XX. Métodos pedagógicos de la Garza Sosa

La Garza Sosa reemplazó a Francisco adaptándose al cargo enseguida. Hacía sus primeras armas docentes con solvencia y pulcritud, olvidado por completo del mundo del delito. Era el único profesor de la Universidad que no salía con putas ni consumía cocaína, sólo alcohol y para emprender alguna investigación cirrótica en serio, como la que había realizado Rodríguez con la ayuda del éter. A diferencia de su antecesor, se interesó por las vicisitudes de la vida académica.

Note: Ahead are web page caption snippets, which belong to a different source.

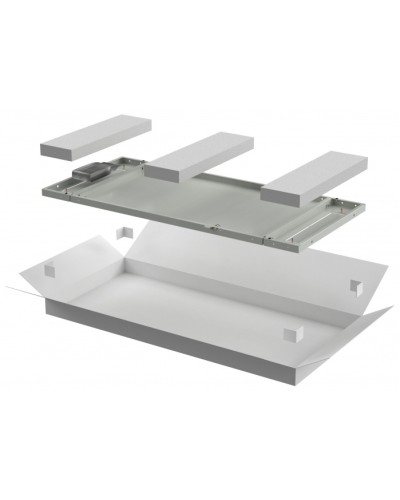 ITK LINEA N Панель задняя 600мм шкафа 24U сер. (LN35-24U6X-ZM) в Орле Аксессуары для стоек и шкафов Pintop.ru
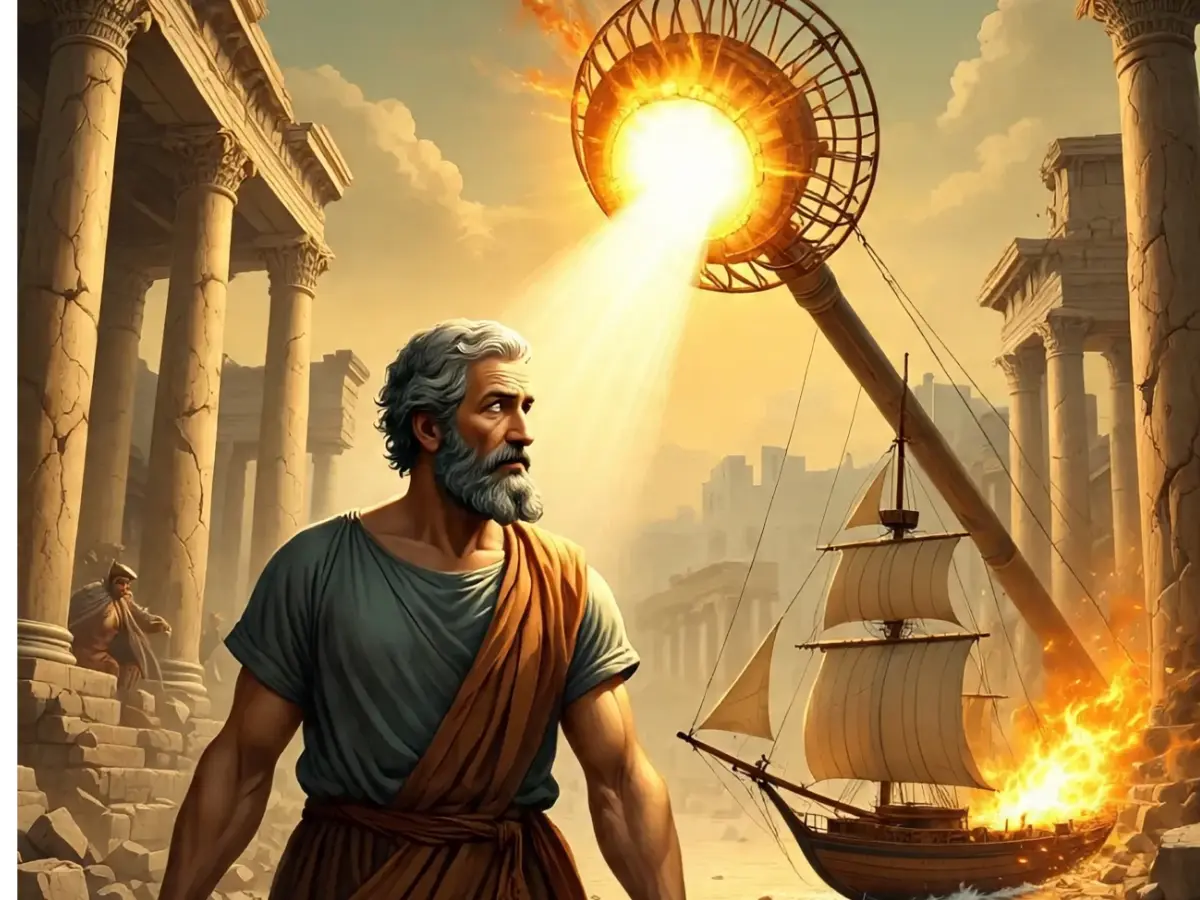Myth or real? Archimedes DEATH RAY burned ships 1,000 feet away. A teenager recreated it Myth or real? Archimedes DEATH RAY burned ships 1,000 feet away. A teenager recreated it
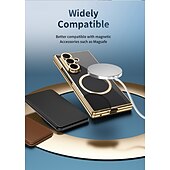 Недорогие Чехлы для Samsung-телефон Кейс для Назначение SSamsung Galaxy Z-образный сгиб 7 Z-сгиб 6 Z Fold 5 Z Fold 4 Кейс на заднюю панель Поддержка беспроводной зарядки Защита от удара Ретро Покрытие ПК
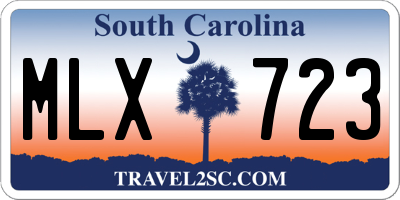 SC license plate MLX723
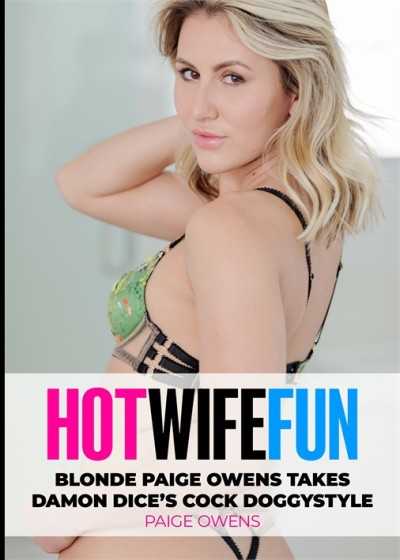 金髮女郎佩吉·歐文斯以狗式姿勢接受達蒙·戴斯的陰莖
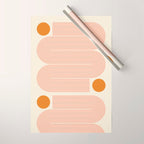 Abstraction_SUN_LINE_ART_Minimalism_002 Wrapping Paper Gallery Image 1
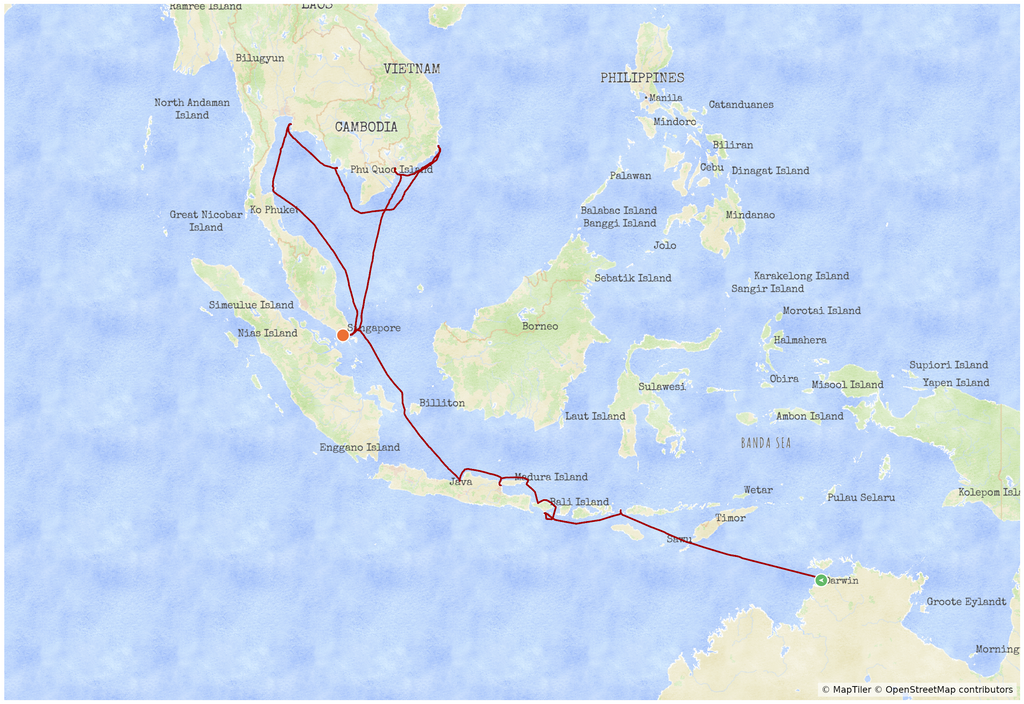 Cruise Route Map - Vista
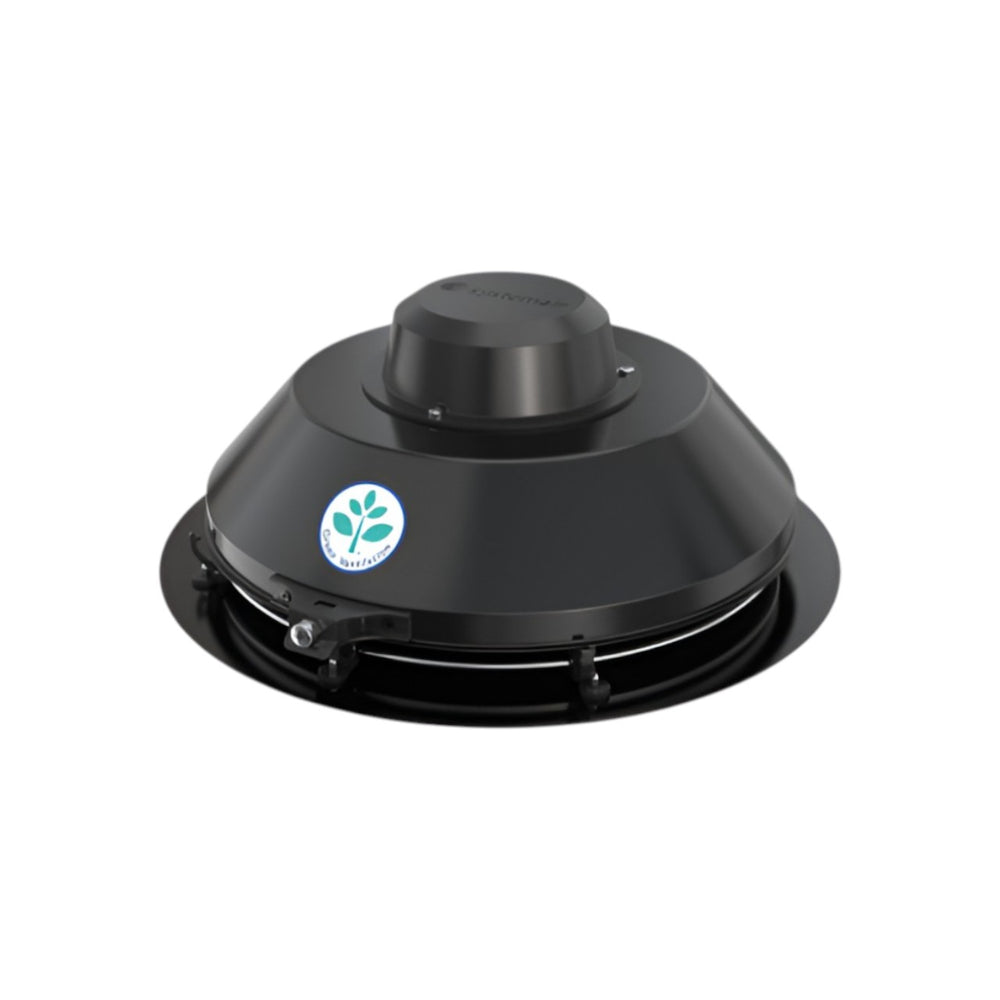 TFSR 200 EC Sileo Black | Compact Single-Phase Centrifugal Roof Fan | 778 m³/h, High-Efficiency EC Motor, Adjustable Speed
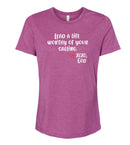 "Food For His Children" Women's Relaxed Tee - Lead a life worthy of your calling.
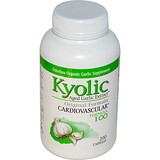 Kyolic, Выдержанный чесночный экстракт, сердечно-сосудистая система, формула 100, 200 капсул отзывы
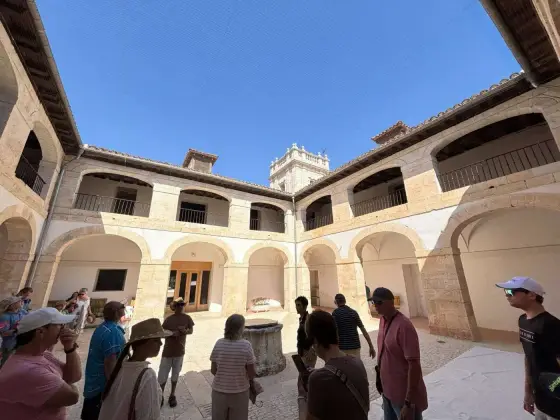 Patio del palacio de Nuevo Baztán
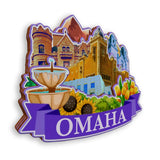 Refrigerator Magnet for Omaha Nebraska USA  1035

Diversos planes de capacitación docente inyectaron e imprimieron en la institución una energía proactiva y productiva. La Garza no se hundió en los senderos más intrincados de la Cirrosis, asumió su nuevo trabajo por vía de la acción armando recorridos y paseos por la provincia de Buenos Aires, donde los estudiantes tenían la oportunidad de practicar sus primeros asaltos a mano armada. Para enfrentar a los agentes de “inteligencia” del Estado se requerían armas y tácticas sofisticadas, y se precisaba mucho dinero para solventar el nuevo rumbo de la Universidad, hacia la guerra total contra el “Trabajo” y la “Ocupación” actuales, fundados en el cruel sistema capitalista y representados por los puestos de avanzada de los marines yanquis distribuidos en toda la patria.

Sosa era un hombre naturalmente corajudo, respetado tanto por policías como por compañeros y guardiacárceles. Nadie quería enojarse con él y sus alumnos pronto entraban en confianza y amistad. El les ponía la misma nota a todos, los calificaba en forma grupal en una actitud que pretendía abominar del individualismo de la época. Su visión de los problemas del país era clara y sus enseñanzas no se hacían difusas como lo que se aprende en las universidades más tradicionales: puro verso de nula aplicabilidad. A la par de su labor pedagógica, la Garza formó una nueva familia, eligiendo como esposa a una joven estudiante de 19 años llena de aros, pendientes y tatuajes. En los congresos con colegas latinoamericanos, la Garza disertaba sobre cómo lograr una auténtica unidad, coordinando proyectos educativos tendientes a sacar a la población de su ignorancia y estrechez de miras. En suma, elevó la Cátedra de Cirrosis II a una altura que Francisco jamás hubiera alcanzado, llevando toda su construcción teórica a la realidad. Otra cualidad de la Garza era que se entendía muy bien con analfabetos y drogadictos, lo que le hacía cumplir un rol de intérprete en muchas ocasiones (entre una señora de clase media y una niña embarazada y pobre, entre un adicto al éxtasis y las personas de su entorno que están inmersas en pavadas, etc.). Su origen era tan humilde como el de Alí y ambos tenían en la mirada un mismo fulgor.

-Estamos yendo ahora a la parte trasera de la villa, donde se consiguen revólveres y escopetas baratos. La negociación con los vendedores debe ser rápida y directa, se revisa el arma in situ y se le cargan las balas. Se camina rápido, agazapándose mientras se detectan el lugar y las personas que serán atracadas, escondiendo el cuerpo en huecos y contraventanas, los ojos sombríos y enrojecidos, eludiendo pasajes iluminados. Por las dudas, tienen que llevar escondido en los pantalones un pequeño garrote de hierro, con los que se puede partir los sesos de los agentes más pesados o ágiles. Ustedes tienen que disimular y actuar como si estuvieran drogados, así inspiran terror y captan la voluntad de las víctimas. Hay mujeres que se emocionan y se ponen lascivas en una situación de violencia, se excitan con la sangre y los delirios que puedan inventar en ese momento, tienen que hacerles entender que están pasados de rosca, que se les volaron las ilusiones y que la vida representa para ustedes algo sucio y ruin, sueños abortados, hambre e incapacidad de sobrevivir, el desamor más absoluto. Sólo así se pueden cumplir los planes originales, surgidos en esta clase práctica de Cirrosis II.

Adoctrinando a las futuras generaciones de este modo, como lo hacía la Garza, se podría garantizar buenos índices de Desocupación hasta el año 3000. Carlos observaba que Sosa impartía su materia con preocupación por el futuro de la juventud, y que detestaba los espíritus blandengues. La Garza hizo una bella amistad con Pepe y otros piqueteros veteranos. Era uno de los objetivos principales de las fuerzas represoras del gobierno. Como se aprecia en los métodos pedagógicos de la Garza, la Cirrosis como disciplina tenía la flexibilidad suficiente para diversificarse y orientarse por los carriles de la lucha social, pudiendo concebirse como una poderosa herramienta de combate.